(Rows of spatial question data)
-- BEGIN --

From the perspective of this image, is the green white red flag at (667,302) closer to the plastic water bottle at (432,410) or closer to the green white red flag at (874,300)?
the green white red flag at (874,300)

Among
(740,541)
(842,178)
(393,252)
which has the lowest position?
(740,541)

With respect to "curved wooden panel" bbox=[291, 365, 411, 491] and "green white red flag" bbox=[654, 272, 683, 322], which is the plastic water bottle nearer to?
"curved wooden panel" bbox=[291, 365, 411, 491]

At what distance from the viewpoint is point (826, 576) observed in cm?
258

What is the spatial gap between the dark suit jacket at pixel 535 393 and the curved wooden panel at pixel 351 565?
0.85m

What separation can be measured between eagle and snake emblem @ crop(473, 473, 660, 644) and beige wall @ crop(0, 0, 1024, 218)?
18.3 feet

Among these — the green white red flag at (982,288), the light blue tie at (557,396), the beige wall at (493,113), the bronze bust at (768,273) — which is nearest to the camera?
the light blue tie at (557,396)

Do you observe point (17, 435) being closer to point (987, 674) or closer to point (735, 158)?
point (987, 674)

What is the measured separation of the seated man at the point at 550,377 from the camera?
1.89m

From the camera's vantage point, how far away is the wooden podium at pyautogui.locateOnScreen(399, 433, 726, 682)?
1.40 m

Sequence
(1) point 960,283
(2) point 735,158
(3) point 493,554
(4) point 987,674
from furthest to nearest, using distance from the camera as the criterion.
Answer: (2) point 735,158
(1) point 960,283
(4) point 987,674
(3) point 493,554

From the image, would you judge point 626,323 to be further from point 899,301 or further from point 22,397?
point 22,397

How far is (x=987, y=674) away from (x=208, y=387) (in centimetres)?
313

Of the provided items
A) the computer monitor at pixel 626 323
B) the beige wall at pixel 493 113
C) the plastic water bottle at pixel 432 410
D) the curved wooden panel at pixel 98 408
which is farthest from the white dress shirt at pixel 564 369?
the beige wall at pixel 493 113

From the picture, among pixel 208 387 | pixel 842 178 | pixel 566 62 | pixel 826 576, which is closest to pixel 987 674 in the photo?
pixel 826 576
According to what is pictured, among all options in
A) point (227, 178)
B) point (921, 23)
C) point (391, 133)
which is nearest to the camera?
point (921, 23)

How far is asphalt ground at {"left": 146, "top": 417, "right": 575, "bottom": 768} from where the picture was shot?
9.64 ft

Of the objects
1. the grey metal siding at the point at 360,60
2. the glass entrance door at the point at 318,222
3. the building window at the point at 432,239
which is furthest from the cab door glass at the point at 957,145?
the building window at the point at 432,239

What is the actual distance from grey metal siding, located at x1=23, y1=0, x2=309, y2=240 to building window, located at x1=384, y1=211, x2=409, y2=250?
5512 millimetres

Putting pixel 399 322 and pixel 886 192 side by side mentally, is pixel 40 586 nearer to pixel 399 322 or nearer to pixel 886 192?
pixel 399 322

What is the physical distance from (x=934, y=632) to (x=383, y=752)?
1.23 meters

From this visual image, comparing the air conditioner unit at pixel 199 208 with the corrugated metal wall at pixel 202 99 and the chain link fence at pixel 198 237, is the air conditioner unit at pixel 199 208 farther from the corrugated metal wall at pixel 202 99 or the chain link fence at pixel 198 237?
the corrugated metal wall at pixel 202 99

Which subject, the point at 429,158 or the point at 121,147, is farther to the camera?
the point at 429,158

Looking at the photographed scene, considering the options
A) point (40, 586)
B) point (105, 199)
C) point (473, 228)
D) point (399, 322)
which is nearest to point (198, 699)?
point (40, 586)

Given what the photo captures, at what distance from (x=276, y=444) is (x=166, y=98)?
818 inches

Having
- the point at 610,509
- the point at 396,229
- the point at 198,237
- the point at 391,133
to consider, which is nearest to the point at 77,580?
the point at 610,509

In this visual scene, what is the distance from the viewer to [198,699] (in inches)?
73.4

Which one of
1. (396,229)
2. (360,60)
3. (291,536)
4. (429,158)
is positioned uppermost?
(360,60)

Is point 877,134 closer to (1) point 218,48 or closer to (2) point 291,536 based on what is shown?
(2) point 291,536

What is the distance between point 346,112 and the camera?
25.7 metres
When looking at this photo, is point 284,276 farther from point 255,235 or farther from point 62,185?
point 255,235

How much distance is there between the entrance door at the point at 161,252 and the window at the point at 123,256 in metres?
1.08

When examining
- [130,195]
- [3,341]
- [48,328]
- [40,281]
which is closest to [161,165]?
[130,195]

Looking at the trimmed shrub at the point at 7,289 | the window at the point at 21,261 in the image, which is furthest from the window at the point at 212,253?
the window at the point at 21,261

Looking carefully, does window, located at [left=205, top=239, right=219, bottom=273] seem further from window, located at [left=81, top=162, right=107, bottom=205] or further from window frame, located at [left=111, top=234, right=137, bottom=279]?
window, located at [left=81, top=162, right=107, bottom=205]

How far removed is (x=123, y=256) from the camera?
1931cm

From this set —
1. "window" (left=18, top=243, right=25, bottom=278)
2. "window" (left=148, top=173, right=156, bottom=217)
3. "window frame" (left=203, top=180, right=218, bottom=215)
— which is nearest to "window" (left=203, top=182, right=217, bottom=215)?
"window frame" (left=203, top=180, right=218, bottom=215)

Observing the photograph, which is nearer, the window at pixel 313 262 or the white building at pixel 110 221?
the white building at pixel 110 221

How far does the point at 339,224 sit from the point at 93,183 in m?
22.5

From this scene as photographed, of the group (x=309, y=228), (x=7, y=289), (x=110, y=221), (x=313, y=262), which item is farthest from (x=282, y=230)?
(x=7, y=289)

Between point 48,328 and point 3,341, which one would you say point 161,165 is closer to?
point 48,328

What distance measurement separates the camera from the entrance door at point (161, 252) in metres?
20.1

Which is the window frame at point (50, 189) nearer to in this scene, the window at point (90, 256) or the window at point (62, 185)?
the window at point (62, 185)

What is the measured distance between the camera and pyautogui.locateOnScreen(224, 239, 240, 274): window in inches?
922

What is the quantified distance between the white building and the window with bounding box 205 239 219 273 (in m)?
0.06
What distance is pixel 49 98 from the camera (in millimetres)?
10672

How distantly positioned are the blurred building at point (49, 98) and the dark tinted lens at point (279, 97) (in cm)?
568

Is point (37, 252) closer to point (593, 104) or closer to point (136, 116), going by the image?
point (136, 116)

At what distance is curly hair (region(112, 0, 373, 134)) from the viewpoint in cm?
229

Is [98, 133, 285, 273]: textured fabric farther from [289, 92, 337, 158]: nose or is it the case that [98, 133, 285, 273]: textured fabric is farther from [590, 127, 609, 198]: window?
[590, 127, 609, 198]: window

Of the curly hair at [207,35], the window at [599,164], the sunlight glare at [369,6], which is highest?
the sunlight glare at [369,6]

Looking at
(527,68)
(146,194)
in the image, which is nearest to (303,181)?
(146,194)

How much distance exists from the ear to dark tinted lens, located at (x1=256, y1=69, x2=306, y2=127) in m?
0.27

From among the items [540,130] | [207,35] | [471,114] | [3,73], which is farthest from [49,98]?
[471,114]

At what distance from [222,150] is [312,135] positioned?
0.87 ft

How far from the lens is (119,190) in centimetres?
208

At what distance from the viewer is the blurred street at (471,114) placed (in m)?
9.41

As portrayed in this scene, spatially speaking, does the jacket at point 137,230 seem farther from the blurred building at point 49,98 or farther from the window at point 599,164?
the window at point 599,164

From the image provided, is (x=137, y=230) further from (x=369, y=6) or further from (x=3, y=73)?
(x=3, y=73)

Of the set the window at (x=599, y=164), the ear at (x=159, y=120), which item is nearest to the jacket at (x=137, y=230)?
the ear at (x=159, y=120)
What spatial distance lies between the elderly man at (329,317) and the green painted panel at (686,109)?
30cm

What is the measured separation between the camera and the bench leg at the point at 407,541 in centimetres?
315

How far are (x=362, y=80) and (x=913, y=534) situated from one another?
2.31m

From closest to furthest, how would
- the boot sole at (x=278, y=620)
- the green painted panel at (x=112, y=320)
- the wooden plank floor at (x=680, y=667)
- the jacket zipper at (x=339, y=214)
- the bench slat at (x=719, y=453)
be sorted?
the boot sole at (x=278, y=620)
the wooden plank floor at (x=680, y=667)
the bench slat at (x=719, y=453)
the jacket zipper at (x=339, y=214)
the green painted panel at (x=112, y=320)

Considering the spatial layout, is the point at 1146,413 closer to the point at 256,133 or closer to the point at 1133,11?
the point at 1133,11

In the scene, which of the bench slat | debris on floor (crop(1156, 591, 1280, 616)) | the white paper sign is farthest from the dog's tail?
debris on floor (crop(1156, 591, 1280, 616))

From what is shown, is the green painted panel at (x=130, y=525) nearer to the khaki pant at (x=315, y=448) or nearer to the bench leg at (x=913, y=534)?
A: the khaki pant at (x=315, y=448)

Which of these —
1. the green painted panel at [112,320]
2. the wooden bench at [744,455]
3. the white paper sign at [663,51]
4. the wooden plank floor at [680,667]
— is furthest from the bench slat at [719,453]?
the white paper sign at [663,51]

-- END --

Return every line from the one holding "What is the measured separation between" through the end of the data, exactly as it appears, with both ends kept and nothing else.

What is the measured separation between the camera and the bench leg at the point at 407,541 in centimetres?
315

How far are (x=362, y=80) and (x=913, y=534) situated from one another?
2.31m

From closest to furthest, how would
- the boot sole at (x=278, y=620)
- the green painted panel at (x=112, y=320)
- the wooden plank floor at (x=680, y=667)
- the jacket zipper at (x=339, y=214)
- the bench slat at (x=719, y=453)
be sorted?
the boot sole at (x=278, y=620)
the wooden plank floor at (x=680, y=667)
the bench slat at (x=719, y=453)
the jacket zipper at (x=339, y=214)
the green painted panel at (x=112, y=320)

Considering the spatial layout, is the point at 1146,413 closer to the point at 256,133 or closer to the point at 1133,11?
the point at 1133,11

In the scene, which of the bench slat | debris on floor (crop(1156, 591, 1280, 616)) | the white paper sign is farthest from the dog's tail?
debris on floor (crop(1156, 591, 1280, 616))

From what is shown, is the green painted panel at (x=130, y=525) nearer to the khaki pant at (x=315, y=448) or nearer to the bench leg at (x=913, y=534)?
A: the khaki pant at (x=315, y=448)

Which of these —
1. the green painted panel at [112,320]
2. the wooden bench at [744,455]
3. the white paper sign at [663,51]
4. the wooden plank floor at [680,667]
— is furthest from the bench slat at [719,453]?
the white paper sign at [663,51]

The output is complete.